### TEKS BACAAN
'''
SURAT BALASAN DARI SANG ANAK

Kepada yg tercinta, bundaku yg kusayang

Segala puji bagi Allah… yg telah memuliakan kedudukan kedua orang tua, dan telah menjadikan mereka berdua sebagai pintu tengah menuju surga.

Shalawat serta salam hamba -yg lemah ini- panjatkan keharibaan Nabi yg mulia, keluarga serta para sahabatnya hingga hari kiamat. Amin…


Ibu…

Aku terima suratmu yg engkau tulis dg tetesan air mata dan duka… aku telah membaca semuanya… tidak ada satu huruf pun yg aku sisakan.

Tapi tahukah engkau, wahai Ibu… bahwa aku membacanya semenjak shalat Isya’… Semenjak sholat isya’… aku duduk di pintu kamar, aku buka surat yg engkau tuliskan untukku… dan aku baru selesaikan membacanya setelah ayam berkokok… setelah fajar terbit dan adzan pertama telah dikumandangkan…

Sebenarnya, surat yg engkau tulis tersebut, jika ditaruhkan di atas batu, tentu ia akan pecah… Jika engkau letakkan di atas daun yg hijau, tentu dia

akan kering…

Sebenarnya, surat yg engkau tulis tersebut tidak akan tertelan oleh ayam… Sebenarnya, wahai ibu, suratmu itu bagiku bagaikan petir kemurkaan, yg jika dipecutkan ke pohon yg besar, dia akan rebah dan terbakar…

Suratmu wahai ibu, bagaikan awan Kaum Tsamud, yg datang berarak dan telah siap dimuntahkan kepadaku…


Ibu…

Aku telah baca suratmu, sedangkan air mataku tidak pernah berhenti!! Bagaimana tidak… Jika surat itu ditulis oleh seorang yg bukan ibu dan bukan ditujukan pula kepadaku, layaklah orang yg paling bebal, untuk menangis sejadi-jadinya… Bagaimana kiranya, jika yg menulis itu adalah ibuku sendiri… dan surat itu ditujukan untukku sendiri…

Sungguh aku sering membaca kisah sedih, tidak terasa bantal yg dijadikan tempat bersandar telah basah karena air mata… Bagaimana pula dg surat yg ibu tulis itu!? bukan cerita yg ibu karang, atau sebuah drama yg ibu perankan, akan tetapi dia adalah kenyataan hidup yg ibu rasakan.
'''
### TUGAS LATIHAN
Teruskan surat balasan sang anak untuk ibunya di atas, mulai setelah kalimat terakhirnya.

Cuplikan dataset penalaran spasial:
'''
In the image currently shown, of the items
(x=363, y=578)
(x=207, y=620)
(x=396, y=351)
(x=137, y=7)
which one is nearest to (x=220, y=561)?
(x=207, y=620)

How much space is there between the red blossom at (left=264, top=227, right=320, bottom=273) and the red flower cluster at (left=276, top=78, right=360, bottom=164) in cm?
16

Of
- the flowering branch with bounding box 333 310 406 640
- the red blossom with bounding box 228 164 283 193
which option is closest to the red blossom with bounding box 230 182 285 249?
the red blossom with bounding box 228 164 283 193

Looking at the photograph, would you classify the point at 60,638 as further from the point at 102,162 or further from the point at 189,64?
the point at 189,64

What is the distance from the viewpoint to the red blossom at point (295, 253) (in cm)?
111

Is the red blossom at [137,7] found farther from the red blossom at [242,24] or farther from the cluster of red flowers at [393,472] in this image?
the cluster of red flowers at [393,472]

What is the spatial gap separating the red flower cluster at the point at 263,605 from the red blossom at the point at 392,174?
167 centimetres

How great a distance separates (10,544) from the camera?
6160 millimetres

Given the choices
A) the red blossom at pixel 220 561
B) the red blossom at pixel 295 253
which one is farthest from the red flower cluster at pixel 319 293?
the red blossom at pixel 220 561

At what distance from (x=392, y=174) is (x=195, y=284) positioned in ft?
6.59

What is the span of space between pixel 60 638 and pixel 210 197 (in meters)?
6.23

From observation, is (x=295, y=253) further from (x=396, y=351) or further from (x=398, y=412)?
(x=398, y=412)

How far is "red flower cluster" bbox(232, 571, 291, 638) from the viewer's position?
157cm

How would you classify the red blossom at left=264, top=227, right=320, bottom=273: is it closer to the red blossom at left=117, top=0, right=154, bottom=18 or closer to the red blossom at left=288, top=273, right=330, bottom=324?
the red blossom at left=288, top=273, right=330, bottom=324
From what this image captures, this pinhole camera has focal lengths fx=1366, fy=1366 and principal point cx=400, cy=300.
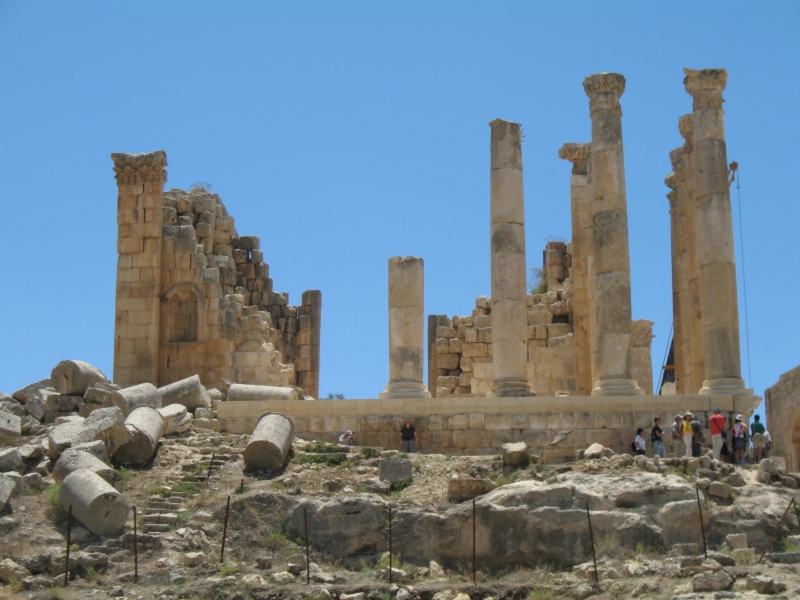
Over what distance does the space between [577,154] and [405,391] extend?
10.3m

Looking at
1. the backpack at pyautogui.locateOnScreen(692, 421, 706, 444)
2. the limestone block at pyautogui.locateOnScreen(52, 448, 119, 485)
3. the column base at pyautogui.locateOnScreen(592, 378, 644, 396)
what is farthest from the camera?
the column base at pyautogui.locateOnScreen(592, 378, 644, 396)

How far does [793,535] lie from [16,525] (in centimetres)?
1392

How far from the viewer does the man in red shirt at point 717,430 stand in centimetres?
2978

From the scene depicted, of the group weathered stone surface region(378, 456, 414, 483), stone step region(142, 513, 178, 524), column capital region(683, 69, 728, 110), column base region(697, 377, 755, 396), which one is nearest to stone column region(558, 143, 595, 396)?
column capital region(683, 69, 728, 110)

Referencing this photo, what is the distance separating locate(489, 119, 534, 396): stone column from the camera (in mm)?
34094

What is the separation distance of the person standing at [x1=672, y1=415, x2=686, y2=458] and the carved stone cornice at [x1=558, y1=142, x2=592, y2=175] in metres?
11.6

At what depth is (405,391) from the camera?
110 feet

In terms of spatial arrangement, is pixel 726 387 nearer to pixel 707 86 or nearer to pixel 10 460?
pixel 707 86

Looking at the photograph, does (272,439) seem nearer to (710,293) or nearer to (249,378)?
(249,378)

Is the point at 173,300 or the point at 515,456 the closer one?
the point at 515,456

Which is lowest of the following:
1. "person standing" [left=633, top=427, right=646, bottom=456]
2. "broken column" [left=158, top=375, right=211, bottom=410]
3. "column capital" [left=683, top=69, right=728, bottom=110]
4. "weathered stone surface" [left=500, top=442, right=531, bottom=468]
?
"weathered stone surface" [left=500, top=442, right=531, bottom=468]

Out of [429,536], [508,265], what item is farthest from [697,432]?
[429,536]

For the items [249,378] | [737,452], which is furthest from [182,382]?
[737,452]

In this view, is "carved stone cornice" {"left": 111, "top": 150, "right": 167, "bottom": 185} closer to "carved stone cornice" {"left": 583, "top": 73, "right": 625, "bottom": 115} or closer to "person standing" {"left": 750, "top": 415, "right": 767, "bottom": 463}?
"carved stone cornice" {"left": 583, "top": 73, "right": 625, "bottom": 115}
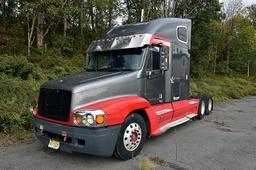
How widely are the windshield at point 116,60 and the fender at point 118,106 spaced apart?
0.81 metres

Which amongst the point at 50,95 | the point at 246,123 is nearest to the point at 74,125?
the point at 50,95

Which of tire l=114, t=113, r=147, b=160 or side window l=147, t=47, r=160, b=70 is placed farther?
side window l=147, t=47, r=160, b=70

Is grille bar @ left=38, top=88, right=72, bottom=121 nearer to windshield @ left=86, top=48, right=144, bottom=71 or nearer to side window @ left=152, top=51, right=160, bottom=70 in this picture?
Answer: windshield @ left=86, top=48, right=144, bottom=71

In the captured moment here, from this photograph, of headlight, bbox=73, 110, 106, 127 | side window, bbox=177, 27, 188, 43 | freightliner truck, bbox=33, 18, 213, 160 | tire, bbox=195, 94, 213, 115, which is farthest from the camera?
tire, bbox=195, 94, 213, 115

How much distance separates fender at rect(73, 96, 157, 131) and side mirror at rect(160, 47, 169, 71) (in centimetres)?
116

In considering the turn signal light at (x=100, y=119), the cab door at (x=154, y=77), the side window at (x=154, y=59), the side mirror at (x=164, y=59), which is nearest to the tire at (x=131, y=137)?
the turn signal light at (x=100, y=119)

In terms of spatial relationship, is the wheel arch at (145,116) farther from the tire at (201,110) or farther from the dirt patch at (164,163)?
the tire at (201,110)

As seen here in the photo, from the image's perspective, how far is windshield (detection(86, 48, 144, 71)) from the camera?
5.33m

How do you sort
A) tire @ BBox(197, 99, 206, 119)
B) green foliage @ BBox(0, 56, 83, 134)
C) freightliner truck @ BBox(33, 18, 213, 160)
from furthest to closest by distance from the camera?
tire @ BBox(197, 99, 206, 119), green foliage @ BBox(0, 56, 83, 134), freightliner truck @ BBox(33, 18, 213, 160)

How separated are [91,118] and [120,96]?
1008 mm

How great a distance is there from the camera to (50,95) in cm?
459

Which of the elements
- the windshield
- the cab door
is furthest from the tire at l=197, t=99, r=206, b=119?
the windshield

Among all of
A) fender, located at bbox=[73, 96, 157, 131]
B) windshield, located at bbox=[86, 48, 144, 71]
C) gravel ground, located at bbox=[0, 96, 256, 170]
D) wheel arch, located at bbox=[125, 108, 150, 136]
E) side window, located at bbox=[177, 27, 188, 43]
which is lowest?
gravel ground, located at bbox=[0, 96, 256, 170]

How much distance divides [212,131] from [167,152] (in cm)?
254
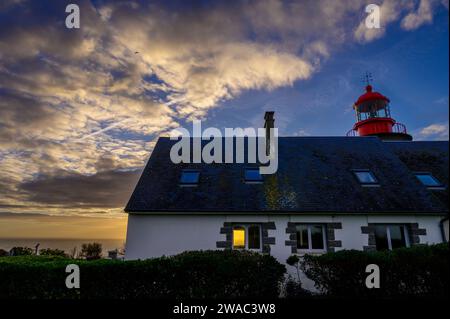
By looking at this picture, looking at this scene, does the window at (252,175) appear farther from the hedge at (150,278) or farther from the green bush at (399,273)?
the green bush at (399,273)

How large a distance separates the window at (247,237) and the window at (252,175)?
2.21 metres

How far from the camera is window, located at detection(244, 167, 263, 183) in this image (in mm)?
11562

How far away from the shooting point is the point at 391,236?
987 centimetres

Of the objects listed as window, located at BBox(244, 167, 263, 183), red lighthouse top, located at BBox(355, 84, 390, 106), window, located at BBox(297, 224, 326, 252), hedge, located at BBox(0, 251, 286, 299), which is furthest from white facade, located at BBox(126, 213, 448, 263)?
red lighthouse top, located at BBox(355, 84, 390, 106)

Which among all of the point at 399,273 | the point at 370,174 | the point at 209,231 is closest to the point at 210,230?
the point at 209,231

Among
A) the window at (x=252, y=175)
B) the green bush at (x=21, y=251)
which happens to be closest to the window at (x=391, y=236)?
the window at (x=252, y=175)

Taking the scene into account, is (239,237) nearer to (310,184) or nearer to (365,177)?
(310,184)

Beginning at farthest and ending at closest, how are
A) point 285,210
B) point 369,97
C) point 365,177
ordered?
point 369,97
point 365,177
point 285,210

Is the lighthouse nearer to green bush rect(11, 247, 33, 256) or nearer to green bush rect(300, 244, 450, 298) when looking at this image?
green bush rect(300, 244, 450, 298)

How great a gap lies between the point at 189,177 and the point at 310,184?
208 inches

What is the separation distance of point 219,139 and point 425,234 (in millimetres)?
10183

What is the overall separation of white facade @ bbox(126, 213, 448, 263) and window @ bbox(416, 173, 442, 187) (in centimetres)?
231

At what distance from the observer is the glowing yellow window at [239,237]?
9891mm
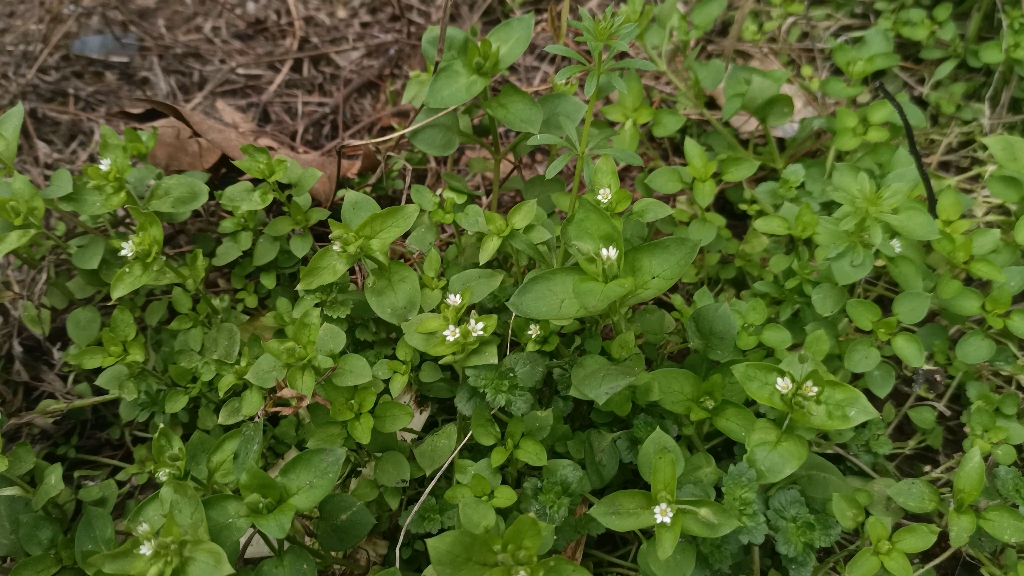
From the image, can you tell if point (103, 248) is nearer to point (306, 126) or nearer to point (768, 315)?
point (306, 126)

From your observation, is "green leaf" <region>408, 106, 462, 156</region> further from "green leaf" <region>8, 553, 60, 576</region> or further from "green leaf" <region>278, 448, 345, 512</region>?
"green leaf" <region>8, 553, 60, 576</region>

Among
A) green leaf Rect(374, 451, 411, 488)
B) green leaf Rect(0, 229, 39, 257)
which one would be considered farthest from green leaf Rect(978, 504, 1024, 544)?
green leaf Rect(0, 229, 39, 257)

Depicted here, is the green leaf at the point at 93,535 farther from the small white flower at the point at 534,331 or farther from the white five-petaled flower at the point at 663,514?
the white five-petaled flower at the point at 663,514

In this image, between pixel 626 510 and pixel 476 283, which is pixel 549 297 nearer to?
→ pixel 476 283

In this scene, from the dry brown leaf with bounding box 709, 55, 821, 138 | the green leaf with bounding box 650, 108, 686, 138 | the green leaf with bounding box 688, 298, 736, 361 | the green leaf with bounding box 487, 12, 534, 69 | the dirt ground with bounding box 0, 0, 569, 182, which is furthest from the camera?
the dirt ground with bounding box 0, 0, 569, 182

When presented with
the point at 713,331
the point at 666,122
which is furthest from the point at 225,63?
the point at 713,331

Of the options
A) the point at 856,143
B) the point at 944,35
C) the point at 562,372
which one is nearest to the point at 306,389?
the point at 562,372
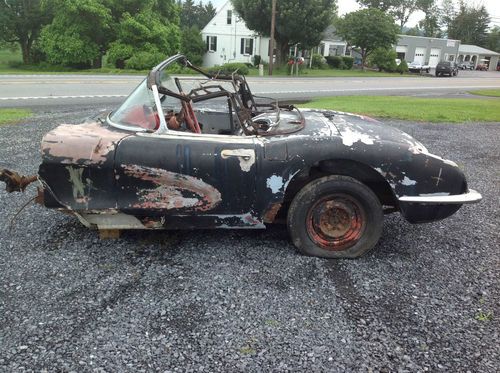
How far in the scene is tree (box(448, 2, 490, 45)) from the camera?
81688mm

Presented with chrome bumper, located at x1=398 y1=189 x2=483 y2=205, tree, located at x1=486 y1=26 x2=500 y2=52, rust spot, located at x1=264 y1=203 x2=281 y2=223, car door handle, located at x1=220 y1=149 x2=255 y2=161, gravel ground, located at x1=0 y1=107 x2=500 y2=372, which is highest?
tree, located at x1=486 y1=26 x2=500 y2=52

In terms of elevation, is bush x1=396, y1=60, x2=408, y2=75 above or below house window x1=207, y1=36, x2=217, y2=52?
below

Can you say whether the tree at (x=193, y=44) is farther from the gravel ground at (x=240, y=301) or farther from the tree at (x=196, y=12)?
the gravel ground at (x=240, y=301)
'''
### HASIL LATIHAN
Ibuku yg kusayangi…

Sungguh berat cobaanmu… sungguh malang penderitaanmu… semua yg engkau telah sebutkan benar adanya…

Aku masih ingat ketika engkau ditinggalkan ayah pada masa engkau hamil tua mengandung adikku. Ayah pergi entah kemana tanpa meninggalkan uang belanja, jadilah engkau mencari apa yg dapat dimasak di sekitar rumah dari dedaunan dan tumbuhan.

Dg jalan berat engkau melangkah ke kedai untuk membeli ala kadarnya, sambil engkau membisikkan kepada penjual bahwa apa yg engkau ambil tersebut adalah hutang… hutang… yg engkau sendiri tidak tahu, kapan engkau akan dapat melunasinya…


Ibu…

Aku masih ingat ketika kami anak-anakmu menangis untuk dibuatkan makanan, engkau tiba-tiba menggapai atap dapur untuk mengambil kerak nasi yg telah lama engkau jemur dan keringkan…

Tidak jarang pula engkau simpan untukku sepulang sekolah tumbung kelapa, hanya untuk melihat aku mengambilnya dg segera.

Aku masih ingat… engkau sengaja ambilkan air didih dari nasi yg sedang dimasak, ketika engkau temukan aku dalam keadaan sakit demam.


Ibu…

maafkanlah anakmu ini… aku tahu bahwa semenjak engkau gadis, sebagaimana yg diceritakan oleh nenek sampai engkau telah tua seperti sekarang ini, engkau belum pernah mengecap kebahagiaan.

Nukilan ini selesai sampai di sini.